Verilen fidye korsanı tetikliyor
Karadeniz Teknik Üniversitesi (KTÜ) Deniz Ulaştırma İşletme Mühendisliği Bölüm Başkanı Yrd. Doç. Dr. Ersan Başar, Somali açıklarında yaşanan korsanlık olayları sebebiyle şirketlerin navlun ücretlerini artırmaya başladığını ve bu durumun tüketiciye olumsuz
Karadeniz Teknik Üniversitesi (KTÜ) Deniz Ulaştırma İşletme Mühendisliği Bölüm Başkanı Yrd. Doç. Dr. Ersan Başar, Somali açıklarında yaşanan korsanlık olayları sebebiyle şirketlerin navlun ücretlerini artırmaya başladığını ve bu durumun tüketiciye olumsuz yansımaları olacağını belirterek yaşanan bütün bu olumsuzluklara rağmen deniz ticaretinden vazgeçmenin mümkün olmadığını söyledi.

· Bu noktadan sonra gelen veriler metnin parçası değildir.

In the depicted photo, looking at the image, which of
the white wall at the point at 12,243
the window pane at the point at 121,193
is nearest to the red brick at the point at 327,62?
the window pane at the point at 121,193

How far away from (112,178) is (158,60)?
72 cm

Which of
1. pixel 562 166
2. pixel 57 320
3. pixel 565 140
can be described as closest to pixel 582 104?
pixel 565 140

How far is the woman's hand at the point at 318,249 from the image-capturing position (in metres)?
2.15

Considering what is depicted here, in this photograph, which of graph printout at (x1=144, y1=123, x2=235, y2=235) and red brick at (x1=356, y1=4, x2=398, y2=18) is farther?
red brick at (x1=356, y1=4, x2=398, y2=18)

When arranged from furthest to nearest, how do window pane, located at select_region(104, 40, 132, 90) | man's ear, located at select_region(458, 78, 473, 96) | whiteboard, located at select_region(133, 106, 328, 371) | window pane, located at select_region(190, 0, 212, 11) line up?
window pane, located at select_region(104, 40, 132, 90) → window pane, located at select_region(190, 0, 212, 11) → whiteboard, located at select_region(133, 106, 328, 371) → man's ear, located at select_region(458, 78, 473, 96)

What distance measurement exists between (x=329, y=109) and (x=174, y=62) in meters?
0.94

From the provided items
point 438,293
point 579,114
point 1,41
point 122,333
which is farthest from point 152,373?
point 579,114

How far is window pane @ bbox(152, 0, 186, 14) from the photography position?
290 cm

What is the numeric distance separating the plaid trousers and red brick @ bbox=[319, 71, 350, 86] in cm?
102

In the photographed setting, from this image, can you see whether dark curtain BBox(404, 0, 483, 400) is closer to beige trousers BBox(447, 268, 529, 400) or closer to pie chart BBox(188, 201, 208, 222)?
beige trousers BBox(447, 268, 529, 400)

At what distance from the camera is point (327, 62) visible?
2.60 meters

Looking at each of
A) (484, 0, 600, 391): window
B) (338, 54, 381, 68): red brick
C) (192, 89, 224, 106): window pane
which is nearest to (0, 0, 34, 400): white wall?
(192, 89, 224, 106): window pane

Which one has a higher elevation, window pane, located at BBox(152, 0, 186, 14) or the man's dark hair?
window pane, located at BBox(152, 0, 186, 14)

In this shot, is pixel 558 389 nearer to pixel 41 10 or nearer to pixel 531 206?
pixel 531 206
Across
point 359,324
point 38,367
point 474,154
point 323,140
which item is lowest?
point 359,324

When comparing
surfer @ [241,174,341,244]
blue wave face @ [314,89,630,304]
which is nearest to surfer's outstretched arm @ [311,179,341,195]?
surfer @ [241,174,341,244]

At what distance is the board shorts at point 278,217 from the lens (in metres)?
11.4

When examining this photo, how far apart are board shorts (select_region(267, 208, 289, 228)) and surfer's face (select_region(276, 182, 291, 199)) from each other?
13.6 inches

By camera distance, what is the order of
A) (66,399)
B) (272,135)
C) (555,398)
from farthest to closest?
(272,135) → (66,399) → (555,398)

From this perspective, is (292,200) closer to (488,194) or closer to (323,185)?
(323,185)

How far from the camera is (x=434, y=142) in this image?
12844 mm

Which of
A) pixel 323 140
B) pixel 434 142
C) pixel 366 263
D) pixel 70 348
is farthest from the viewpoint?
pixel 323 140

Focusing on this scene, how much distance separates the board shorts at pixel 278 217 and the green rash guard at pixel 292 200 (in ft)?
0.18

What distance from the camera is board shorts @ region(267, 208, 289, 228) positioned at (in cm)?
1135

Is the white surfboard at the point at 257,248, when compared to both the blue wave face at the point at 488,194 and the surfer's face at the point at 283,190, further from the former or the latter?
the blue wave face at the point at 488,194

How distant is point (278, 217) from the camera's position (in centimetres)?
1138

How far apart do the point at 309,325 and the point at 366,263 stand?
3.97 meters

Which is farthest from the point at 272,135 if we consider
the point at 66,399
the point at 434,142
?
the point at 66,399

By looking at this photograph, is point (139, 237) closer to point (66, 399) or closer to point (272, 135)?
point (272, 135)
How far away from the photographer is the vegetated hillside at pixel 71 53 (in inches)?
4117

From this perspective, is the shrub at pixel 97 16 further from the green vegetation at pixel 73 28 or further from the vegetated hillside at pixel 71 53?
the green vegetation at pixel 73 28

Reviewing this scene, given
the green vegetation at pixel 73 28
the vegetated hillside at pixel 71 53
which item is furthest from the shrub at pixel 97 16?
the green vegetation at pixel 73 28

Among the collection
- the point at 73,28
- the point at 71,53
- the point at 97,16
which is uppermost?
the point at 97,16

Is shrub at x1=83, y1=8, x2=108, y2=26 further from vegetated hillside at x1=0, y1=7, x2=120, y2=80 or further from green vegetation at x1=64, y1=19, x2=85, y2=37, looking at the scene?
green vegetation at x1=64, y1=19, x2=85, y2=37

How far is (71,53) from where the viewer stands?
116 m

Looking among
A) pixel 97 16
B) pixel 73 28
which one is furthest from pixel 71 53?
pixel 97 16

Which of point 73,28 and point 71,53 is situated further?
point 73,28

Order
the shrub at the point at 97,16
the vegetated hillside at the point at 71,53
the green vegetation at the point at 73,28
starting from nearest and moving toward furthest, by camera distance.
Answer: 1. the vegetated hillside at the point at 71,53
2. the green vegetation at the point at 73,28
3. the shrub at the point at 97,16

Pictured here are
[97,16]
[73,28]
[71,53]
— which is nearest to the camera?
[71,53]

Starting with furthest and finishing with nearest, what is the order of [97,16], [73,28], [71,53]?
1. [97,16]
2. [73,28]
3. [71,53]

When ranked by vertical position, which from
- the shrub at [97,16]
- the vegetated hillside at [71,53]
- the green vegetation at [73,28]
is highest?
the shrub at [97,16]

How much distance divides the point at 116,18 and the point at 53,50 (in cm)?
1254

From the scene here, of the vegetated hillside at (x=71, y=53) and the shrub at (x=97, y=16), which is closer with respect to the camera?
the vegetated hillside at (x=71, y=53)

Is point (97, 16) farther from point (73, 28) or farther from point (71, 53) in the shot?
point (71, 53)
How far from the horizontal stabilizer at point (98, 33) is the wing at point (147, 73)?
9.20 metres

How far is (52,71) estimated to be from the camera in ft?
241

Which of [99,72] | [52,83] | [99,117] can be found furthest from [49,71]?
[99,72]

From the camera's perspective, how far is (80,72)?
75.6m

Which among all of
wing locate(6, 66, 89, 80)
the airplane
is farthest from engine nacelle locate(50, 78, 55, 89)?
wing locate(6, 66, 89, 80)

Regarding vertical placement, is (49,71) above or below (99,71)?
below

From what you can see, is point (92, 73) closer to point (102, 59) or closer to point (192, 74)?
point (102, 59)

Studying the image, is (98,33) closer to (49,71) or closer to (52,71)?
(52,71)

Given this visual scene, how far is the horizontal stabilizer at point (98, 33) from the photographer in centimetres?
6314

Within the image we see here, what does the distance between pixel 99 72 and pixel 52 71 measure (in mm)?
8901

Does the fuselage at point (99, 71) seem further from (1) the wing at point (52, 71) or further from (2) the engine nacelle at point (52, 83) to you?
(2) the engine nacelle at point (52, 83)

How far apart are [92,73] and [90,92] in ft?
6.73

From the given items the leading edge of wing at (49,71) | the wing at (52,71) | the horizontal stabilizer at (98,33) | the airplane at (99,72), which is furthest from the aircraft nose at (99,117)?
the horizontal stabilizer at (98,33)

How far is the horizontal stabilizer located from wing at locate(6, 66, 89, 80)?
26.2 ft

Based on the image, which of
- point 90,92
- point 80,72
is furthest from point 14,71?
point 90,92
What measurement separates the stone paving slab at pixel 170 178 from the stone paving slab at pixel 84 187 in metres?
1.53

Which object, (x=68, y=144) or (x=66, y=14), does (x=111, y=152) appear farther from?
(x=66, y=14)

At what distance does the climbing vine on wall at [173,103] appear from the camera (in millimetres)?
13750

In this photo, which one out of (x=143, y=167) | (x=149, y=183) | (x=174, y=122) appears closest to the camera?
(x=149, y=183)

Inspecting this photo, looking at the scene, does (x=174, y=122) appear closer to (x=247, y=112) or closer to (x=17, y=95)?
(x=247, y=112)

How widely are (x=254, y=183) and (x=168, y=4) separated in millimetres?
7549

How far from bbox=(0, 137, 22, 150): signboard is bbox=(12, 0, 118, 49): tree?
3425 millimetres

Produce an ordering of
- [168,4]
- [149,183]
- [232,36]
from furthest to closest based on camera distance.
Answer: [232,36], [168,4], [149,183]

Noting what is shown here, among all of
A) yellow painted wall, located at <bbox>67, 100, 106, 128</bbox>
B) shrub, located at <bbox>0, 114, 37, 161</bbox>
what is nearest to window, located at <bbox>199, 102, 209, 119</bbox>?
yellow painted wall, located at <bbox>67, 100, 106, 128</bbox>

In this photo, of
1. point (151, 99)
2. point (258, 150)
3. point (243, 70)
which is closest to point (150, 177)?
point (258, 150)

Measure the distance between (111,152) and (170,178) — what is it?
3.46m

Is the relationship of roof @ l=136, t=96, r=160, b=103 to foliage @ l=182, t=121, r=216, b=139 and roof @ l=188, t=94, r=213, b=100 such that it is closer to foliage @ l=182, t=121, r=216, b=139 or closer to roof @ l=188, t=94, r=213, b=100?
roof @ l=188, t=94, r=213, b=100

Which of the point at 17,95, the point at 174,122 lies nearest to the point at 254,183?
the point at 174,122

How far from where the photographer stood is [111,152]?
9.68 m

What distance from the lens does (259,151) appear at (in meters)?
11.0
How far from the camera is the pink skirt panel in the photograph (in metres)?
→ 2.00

Somali açıklarında son zamanlarda artış gösteren yük gemilerinin korsanlar tarafından kaçırılması olaylarını değerlendiren Başar, korsanlığın tarihinin denizciliğin tarihi kadar eski olduğunu ancak günümüzde farklı yöntem ve tekniklerle yapıldığını kaydetti. Gemi kaçırma olaylarının uzun zamandır devam ettiğini ancak son zamanlarda miktarında bir artış yaşandığına dikkat çeken Başar, 2 Türk gemisinin de korsanlar tarafından kaçırılmasının ardından Türk kamuoyunda da bu yönde bir etki oluştuğunu ifade etti.
Süveyş Kanalı vasıtasıyla Akdeniz ile Hint Okyanusu arasındaki bağlantıyı sağlayan ve Somali ile Yemen arasında bulunan Aden Körfezi'nin korsanlık faaliyetleri açısından uygun bir bölge olduğunu belirten Yrd. Doç. Başar, bu bölgede gemi kaçırma olaylarının adeta bir meslek haline geldiğini ve giderek yoğunluk kazandığını söyledi.
"KORSANLARLA SAVAŞMAK GEMİ
PERSONELİNİN İŞİ DEĞİL"
Korsanların gemilere nasıl el koyduğunu anlatan Başar, "Günümüzde artık modern korsanlık yapılıyor. Gemi seyir halindeyken korsanlar hızlı botlarla gemiye yaklaşıyor ve uyarı ateşi açılıyor. Daha sonra da gemiyle bağlantı kurularak durması sağlanıyor ve sonrasında da gemi ele geçiriliyor. Eğer gemi durmazsa bu defa de roketatar gibi ağır silahlarla gemiye ateş açılıyor. Bu durumda da personelin hayatı tehlikeye girebiliyor. Bu nedenle geminin savunma olarak çok fazla bir şey yapması mümkün değil. Bu sebeple korsanların gemiyi ele geçirdikten sonra kimsenin canına zarar gelmemesine dikkat etmek gerekiyor" dedi.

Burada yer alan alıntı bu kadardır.